Botulinum hemagglutinin-mediated in situ break-up of human induced pluripotent stem cell aggregates for high-density suspension culture.

Large numbers of human induced pluripotent stem cells (hiPSCs) are required for making stable cell bank. Although suspension culture yields high cell numbers, there remain unresolved challenges for obtaining high-density of hiPSCs because large size aggregates exhibit low growth rates. Here, we established a simple method for hiPSC aggregate break-up using botulinum hemagglutinin (HA), which specifically bound with E-cadherin and disrupted cell-cell connections in hiPSC aggregates. HA showed temporary activity for disrupting the E-cadherin-mediated cell-cell connections to facilitate the break-up of aggregates into small sizes only 9 hr after HA addition. The transportation of HA into the aggregates was mediated by transcellular and paracellular way after HA addition to the culture medium. hiPSC aggregates broken up by HA showed a higher number of live cells, higher cell density, and higher expansion fold compared to those of aggregates dissociated with enzymatic digestion. Moreover, a maximum cell density of 4.5 ± 0.2 × 106 cells ml-1 was obtained by aggregate break-up into small ones, which was three times higher than that with the conventional culture without aggregate break-up. Therefore, the temporary activity of HA for disrupting E-cadherin-mediated cell-cell connection was key to establishing a simple in situ method for hiPSC aggregate break-up in bioreactors, leading to high cell density in suspension culture.

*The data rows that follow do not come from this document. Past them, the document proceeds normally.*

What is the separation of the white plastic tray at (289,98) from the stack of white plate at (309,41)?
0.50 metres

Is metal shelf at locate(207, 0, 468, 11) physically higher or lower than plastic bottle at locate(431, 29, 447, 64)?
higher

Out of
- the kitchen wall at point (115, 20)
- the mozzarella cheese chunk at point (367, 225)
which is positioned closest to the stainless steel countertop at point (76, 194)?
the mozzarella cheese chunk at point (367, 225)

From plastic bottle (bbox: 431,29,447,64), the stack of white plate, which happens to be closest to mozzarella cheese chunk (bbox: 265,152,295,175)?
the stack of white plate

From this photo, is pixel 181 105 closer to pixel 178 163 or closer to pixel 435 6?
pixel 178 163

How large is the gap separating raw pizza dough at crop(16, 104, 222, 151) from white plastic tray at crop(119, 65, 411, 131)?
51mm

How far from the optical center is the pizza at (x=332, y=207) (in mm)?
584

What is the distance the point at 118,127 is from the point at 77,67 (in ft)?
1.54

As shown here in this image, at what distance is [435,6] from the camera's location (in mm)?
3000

A Simple and Robust Method for Culturing Human-Induced Pluripotent Stem Cells in an Undifferentiated State Using Botulinum Hemagglutinin.

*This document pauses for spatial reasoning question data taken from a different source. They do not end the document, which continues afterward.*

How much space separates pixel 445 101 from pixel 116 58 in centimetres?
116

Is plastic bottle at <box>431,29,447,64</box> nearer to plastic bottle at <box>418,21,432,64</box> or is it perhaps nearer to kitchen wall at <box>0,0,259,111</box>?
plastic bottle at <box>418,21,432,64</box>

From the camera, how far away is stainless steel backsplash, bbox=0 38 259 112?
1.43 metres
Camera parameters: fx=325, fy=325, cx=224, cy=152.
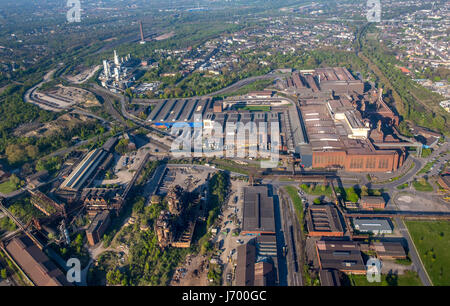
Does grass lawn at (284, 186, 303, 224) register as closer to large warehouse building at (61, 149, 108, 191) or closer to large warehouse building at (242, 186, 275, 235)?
large warehouse building at (242, 186, 275, 235)

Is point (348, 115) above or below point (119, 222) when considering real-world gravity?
above

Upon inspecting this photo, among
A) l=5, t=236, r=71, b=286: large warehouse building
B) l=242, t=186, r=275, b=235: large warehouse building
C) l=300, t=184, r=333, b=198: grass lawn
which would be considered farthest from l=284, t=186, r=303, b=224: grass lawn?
l=5, t=236, r=71, b=286: large warehouse building

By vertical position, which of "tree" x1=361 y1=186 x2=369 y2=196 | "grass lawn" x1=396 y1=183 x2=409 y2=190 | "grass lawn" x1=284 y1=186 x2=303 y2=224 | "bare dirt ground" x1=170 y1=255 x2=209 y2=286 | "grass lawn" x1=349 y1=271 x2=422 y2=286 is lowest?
"bare dirt ground" x1=170 y1=255 x2=209 y2=286

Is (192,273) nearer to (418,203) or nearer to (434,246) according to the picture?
(434,246)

Clinical and industrial applications of human-induced pluripotent stem cells (hiPSCs) is hindered by the lack of robust culture strategies capable of sustaining a culture in an undifferentiated state. Here, a simple and robust hiPSC-culture-propagation strategy incorporating botulinum hemagglutinin (HA)-mediated selective removal of cells deviating from an undifferentiated state is developed. After HA treatment, cell-cell adhesion is disrupted, and deviated cells detached from the central region of the colony to subsequently form tight monolayer colonies following prolonged incubation. The authors find that the temporal and dose-dependent activity of HA regulated deviated-cell removal and recoverability after disruption of cell-cell adhesion in hiPSC colonies. The effects of HA are confirmed under all culture conditions examined, regardless of hiPSC line and feeder-dependent or -free culture conditions. After routine application of our HA-treatment paradigm for serial passages, hiPSCs maintains expression of pluripotent markers and readily forms embryoid bodies expressing markers for all three germ-cell layers. This method enables highly efficient culturing of hiPSCs and use of entire undifferentiated portions without having to pick deviated cells manually. This simple and readily reproducible culture strategy is a potentially useful tool for improving the robust and scalable maintenance of undifferentiated hiPSC cultures.